La cuestión no puede ser más básica: una vez más se apela al sentimiento de pertenencia a un grupo para hacer creer que la simple pertenencia a ese grupo garantiza derechos. Nada más lejos de la realidad. La historia de España está llena de episodios en los que quienes lucharon por la conquista de derechos —como la sanidad, la educación o una jornada laboral digna— fueron excluidos del grupo, precisamente porque lo que reclamaban iba en contra de los poderosos y de sus privilegios.
Por mucho que lo quieran vender y por mucho que llenen las mentes vacías y los corazones sin escrúpulos de algunas personas de a pie, la realidad es otra. Y es que hay quien suele descargar su ira y sus frustraciones en los otros —concepto utilizado por el psiquiatra Luis Rojas Marcos—.

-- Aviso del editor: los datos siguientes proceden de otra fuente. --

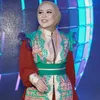 Lagu Baru Selfi LIDA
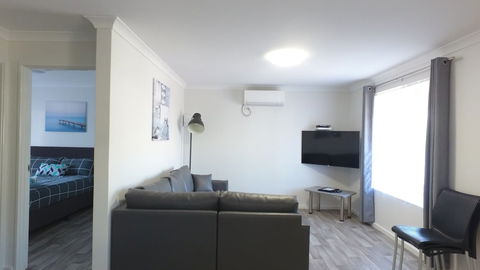 Esperance Bay Holiday Park - Accommodation Cooktown 4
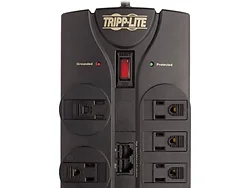 Tripp Lite-'073039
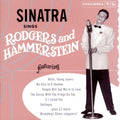 SINATRA, FRANK SINGS RODGERS AND HAMMERSTEIN - CD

El neoliberalismo es una visión del mundo en la que los más poderosos pueden hacer lo que consideran oportuno para seguir aumentando su riqueza, aunque con ello perjudiquen a la inmensa mayoría. En esa visión, el egocentrismo y el egoísmo son sus principales señas de identidad. Lo común, la solidaridad, etc., quedan relegados, cuando no ridiculizados, al presentarlos como conductas woke.
Pero los tiempos, afortunadamente, han cambiado y hoy, cada vez más, la defensa de los derechos humanos para todas las personas es una verdad que se impone en ciudades y pueblos, en las sociedades modernas.
Así pues, el discurso de la “prioridad nacional”, transmite la sensación de que vamos a estar mejor atendidos, aunque lo que oculta en el fondo es la discriminación de muchas personas. Y ello ha provocado respuestas desde las más diversas instancias, instituciones y asociaciones españolas.
Ha resultado especialmente explícita la respuesta de la Iglesia católica, que ha salido a los medios de comunicación criticando ese eslogan. Y ello ha generado una disonancia en muchas personas que, siendo de esta religión, creen que el eslogan es cierto. Así, escucho y leo a personas que, sin duda, no comulgan con los principios de la discriminación y la exclusión social y que asumen, sin ningún análisis, algunos de los planteamientos que esconde dicho eslogan.
Escuchar decir que regularizar a los migrantes que trabajan y contribuyen en España —y que, sin duda, son una parte fundamental del desarrollo económico de nuestro país en estos momentos— va a suponer un deterioro de la sanidad resulta, cuando menos, sorprendente. Primero, porque estas personas ignoran que esos ciudadanos, estén o no regularizados, cuando enferman o tienen un accidente son atendidos igualmente por los servicios sanitarios. Pero, sobre todo, porque no ponen en la balanza todo lo que los migrantes están aportando económicamente para que los servicios públicos sigan funcionando.
Asuntos como la salud no son compartimentos estancos. Las personas vivimos en sociedad y, si no garantizamos la salud para el conjunto de la ciudadanía, las enfermedades proliferarían, afectando cada vez a más personas. ¿Plantean estas mismas personas que cuestionan el derecho de los migrantes a recibir atención sanitaria que, en caso de una pandemia, se les deje abandonados y no se les atienda?
Quienes han tragado el anzuelo de la “prioridad nacional” deberían tener en cuenta, como ha señalado el portavoz de la Iglesia católica, que ahora en política “se mueve mucho a golpe de eslogan y reclamos publicitarios”, cuyo fin es buscar “la polarización”. Frente a ello, ha expuesto que “la prioridad de los obispos es defender la dignidad y el bien común”. En la misma noticia se puede leer: “El secretario ha citado el Evangelio para tirar de las orejas a las agrupaciones políticas antiinmigración que se definen como católicas: «El prójimo no es el de mi partido solamente, ni el de mi país, ni el de mi lengua; ni siquiera es el de mi religión»”. Tomen nota.